Document excerpt
※ ※ ※
Typically, childhood survivors tend not to address fertility issues until they are in a relationship and their treatment is many years behind them, said Dr. Aarati D. Didwania, the director of the STAR survivorship program at the Robert H. Lurie Comprehensive Cancer Center at Northwestern University.
“A lot of young women will come in and say, ‘I’m married, we’ve been trying for six months, is this related to my treatment?’ ” she said.
Traditionally, the fertility discussion has involved finding out which cancer therapies patients received and what their hormonal status is like, so doctors can estimate their likelihood of being infertile. Then they can talk about their options, Dr. Didwania said, and whether they need to resort to things like surrogacy, using donor eggs and sperm, or adoption.
But the new goal in the field of cancer fertility, or oncofertility, is to be as proactive as possible, said Dr. Teresa K. Woodruff, chief of the division of fertility preservation at the Northwestern University Feinberg School of Medicine.
Oncologists are increasingly making a point of bringing up the subject of fertility at the time of diagnosis, discussing options like freezing eggs, sperm and embryos before treatment. In younger patients who have not gone through puberty, some fertility clinics offer the option of freezing ovarian and testicular tissue, which can be reimplanted when patients get older.
Studies show that up to two thirds of young patients are now counseled about fertility before starting their cancer treatment.
“Today 80 percent of kids will survive,” Dr. Woodruff said. “Now that patients are thriving and have decades of life ahead of them, fertility is a high priority for them.”
※ ※ ※
[Data extracted from a collection]
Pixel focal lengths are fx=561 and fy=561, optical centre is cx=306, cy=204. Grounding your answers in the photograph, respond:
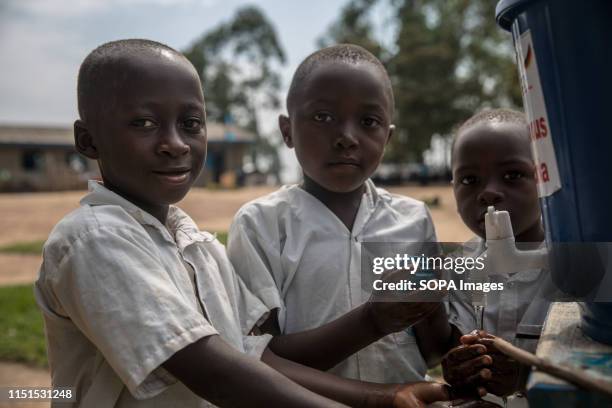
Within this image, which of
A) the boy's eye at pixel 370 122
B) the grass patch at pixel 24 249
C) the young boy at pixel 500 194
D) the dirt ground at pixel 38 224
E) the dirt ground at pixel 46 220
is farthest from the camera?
the grass patch at pixel 24 249

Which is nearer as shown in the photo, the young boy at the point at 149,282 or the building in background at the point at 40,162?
the young boy at the point at 149,282

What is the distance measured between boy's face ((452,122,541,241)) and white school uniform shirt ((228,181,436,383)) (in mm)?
230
※ ※ ※
Assigned task
In the text on cancer survivors and fertility, repeat the part that opens with the words containing "Typically, childhood survivors" and closes with "sperm, or adoption.".

Response
Typically, childhood survivors tend not to address fertility issues until they are in a relationship and their treatment is many years behind them, said Dr. Aarati D. Didwania, the director of the STAR survivorship program at the Robert H. Lurie Comprehensive Cancer Center at Northwestern University.
“A lot of young women will come in and say, ‘I’m married, we’ve been trying for six months, is this related to my treatment?’ ” she said.
Traditionally, the fertility discussion has involved finding out which cancer therapies patients received and what their hormonal status is like, so doctors can estimate their likelihood of being infertile. Then they can talk about their options, Dr. Didwania said, and whether they need to resort to things like surrogacy, using donor eggs and sperm, or adoption.